** Opening Extracted information block **

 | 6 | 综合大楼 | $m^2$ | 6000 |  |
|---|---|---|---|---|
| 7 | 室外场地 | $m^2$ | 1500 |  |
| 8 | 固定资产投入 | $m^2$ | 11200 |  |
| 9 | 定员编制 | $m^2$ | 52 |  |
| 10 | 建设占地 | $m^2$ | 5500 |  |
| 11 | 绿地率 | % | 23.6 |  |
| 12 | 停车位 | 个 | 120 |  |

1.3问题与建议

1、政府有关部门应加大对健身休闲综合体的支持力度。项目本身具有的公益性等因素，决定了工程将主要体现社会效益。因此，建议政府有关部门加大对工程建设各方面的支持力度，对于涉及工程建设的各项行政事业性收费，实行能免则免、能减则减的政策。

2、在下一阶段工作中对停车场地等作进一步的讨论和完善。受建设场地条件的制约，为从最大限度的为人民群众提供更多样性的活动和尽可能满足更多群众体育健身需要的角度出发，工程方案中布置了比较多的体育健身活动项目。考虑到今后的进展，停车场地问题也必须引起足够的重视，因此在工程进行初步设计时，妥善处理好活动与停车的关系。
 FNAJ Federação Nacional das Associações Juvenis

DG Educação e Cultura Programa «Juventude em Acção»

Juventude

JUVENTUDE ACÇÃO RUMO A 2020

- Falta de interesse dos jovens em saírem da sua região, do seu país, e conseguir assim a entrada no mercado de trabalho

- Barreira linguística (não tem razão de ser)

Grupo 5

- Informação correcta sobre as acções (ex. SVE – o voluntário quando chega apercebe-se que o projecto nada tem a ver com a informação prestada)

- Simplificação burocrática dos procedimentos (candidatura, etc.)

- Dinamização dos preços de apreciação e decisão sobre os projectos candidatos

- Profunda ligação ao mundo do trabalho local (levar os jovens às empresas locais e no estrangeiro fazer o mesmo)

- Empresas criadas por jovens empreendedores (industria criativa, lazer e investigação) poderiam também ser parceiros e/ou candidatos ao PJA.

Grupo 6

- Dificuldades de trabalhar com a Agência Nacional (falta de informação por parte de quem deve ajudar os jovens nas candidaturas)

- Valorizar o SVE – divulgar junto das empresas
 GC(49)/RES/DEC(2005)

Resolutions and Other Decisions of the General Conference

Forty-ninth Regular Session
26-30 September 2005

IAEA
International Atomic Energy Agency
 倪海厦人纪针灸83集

** Closing Extracted information block **

What to work on —
Please go through the listing and return each line that has "candidatos" in it.

Result —
- Dinamização dos preços de apreciação e decisão sobre os projectos candidatos
- Empresas criadas por jovens empreendedores (industria criativa, lazer e investigação) poderiam também ser parceiros e/ou candidatos ao PJA.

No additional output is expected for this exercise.